▶ Written instruction:
Reproduce all of the records below, swapping each occurrence of "bare arm" for "exposed arm" and leaving everything else unchanged.

▶ Provided entries:
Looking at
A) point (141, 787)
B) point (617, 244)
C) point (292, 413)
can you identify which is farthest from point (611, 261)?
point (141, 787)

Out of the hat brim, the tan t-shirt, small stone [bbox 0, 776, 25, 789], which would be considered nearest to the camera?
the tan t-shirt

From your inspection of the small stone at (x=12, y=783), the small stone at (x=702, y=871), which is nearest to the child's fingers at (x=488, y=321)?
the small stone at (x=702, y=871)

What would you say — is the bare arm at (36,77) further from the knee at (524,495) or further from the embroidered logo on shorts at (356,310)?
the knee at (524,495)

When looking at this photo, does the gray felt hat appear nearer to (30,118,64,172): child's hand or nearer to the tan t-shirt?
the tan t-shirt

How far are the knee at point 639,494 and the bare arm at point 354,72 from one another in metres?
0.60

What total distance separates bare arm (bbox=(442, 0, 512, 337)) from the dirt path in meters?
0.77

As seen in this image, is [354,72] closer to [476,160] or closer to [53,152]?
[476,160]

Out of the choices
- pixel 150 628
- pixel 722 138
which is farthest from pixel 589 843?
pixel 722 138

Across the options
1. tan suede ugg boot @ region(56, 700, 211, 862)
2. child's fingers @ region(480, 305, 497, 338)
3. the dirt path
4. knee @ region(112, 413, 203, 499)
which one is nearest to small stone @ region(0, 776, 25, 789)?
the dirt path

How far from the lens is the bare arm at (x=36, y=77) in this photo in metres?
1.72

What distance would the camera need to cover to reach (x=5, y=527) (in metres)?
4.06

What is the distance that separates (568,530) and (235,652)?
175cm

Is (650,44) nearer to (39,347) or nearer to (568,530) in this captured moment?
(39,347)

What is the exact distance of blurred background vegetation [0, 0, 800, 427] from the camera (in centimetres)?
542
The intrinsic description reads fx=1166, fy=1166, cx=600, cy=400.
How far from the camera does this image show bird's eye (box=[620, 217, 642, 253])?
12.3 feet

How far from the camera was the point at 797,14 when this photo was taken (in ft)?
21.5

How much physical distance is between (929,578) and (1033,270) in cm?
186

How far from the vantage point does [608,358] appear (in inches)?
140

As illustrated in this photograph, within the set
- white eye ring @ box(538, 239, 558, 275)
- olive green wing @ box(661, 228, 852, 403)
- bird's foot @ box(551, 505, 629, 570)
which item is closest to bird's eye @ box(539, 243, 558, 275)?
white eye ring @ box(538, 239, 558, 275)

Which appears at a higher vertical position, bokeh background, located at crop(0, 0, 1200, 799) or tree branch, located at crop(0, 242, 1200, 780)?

▶ Solution to the exercise:
Looking at
A) point (141, 787)
B) point (617, 244)
C) point (292, 413)
can you identify which is farthest from point (611, 261)?
point (141, 787)

Out of the hat brim, the tan t-shirt, small stone [bbox 0, 776, 25, 789], which would be considered nearest to the camera?
the tan t-shirt

From your inspection of the small stone at (x=12, y=783), the small stone at (x=702, y=871), which is nearest to the child's fingers at (x=488, y=321)?
the small stone at (x=702, y=871)

What would you say — is the exposed arm at (36,77) further from the knee at (524,495) or further from the embroidered logo on shorts at (356,310)?
the knee at (524,495)

When looking at this photo, does the gray felt hat appear nearer to (30,118,64,172): child's hand or nearer to the tan t-shirt?
the tan t-shirt

How far are the knee at point 639,494 and the exposed arm at point 354,72 from one another in metres?
0.60

What total distance separates exposed arm (bbox=(442, 0, 512, 337)) from the dirt path in meters?
0.77

As seen in this image, is [354,72] closer to [476,160] or closer to [53,152]?
[476,160]

Out of the choices
- pixel 150 628
- pixel 722 138
which is farthest from pixel 589 843?
pixel 722 138

Across the options
1. tan suede ugg boot @ region(56, 700, 211, 862)
2. child's fingers @ region(480, 305, 497, 338)
3. the dirt path
4. knee @ region(112, 413, 203, 499)
which one is nearest to small stone @ region(0, 776, 25, 789)?
the dirt path

How far from the lens is the exposed arm at (x=36, y=77) in this photo in metres?
1.72

What distance would the camera need to cover to reach (x=5, y=527) (in metres)?
4.06

What is the distance that separates (568,530) and (235,652)?
175cm

Is (650,44) nearer to (39,347) or nearer to (568,530) in this captured moment?
(39,347)

What is the exact distance of blurred background vegetation [0, 0, 800, 427] from the camera (in centimetres)?
542
The intrinsic description reads fx=1166, fy=1166, cx=600, cy=400.
How far from the camera does this image show bird's eye (box=[620, 217, 642, 253])?
12.3 feet

How far from the camera was the point at 797,14 when this photo was taken (in ft)?
21.5

How much physical distance is between (929,578) and (1033,270) in cm?
186

How far from the vantage point does [608,358] appear (in inches)?
140

As illustrated in this photograph, within the set
- white eye ring @ box(538, 239, 558, 275)
- olive green wing @ box(661, 228, 852, 403)
- bird's foot @ box(551, 505, 629, 570)
which item is closest to bird's eye @ box(539, 243, 558, 275)?
white eye ring @ box(538, 239, 558, 275)

Which appears at a higher vertical position, bokeh background, located at crop(0, 0, 1200, 799) or tree branch, located at crop(0, 242, 1200, 780)?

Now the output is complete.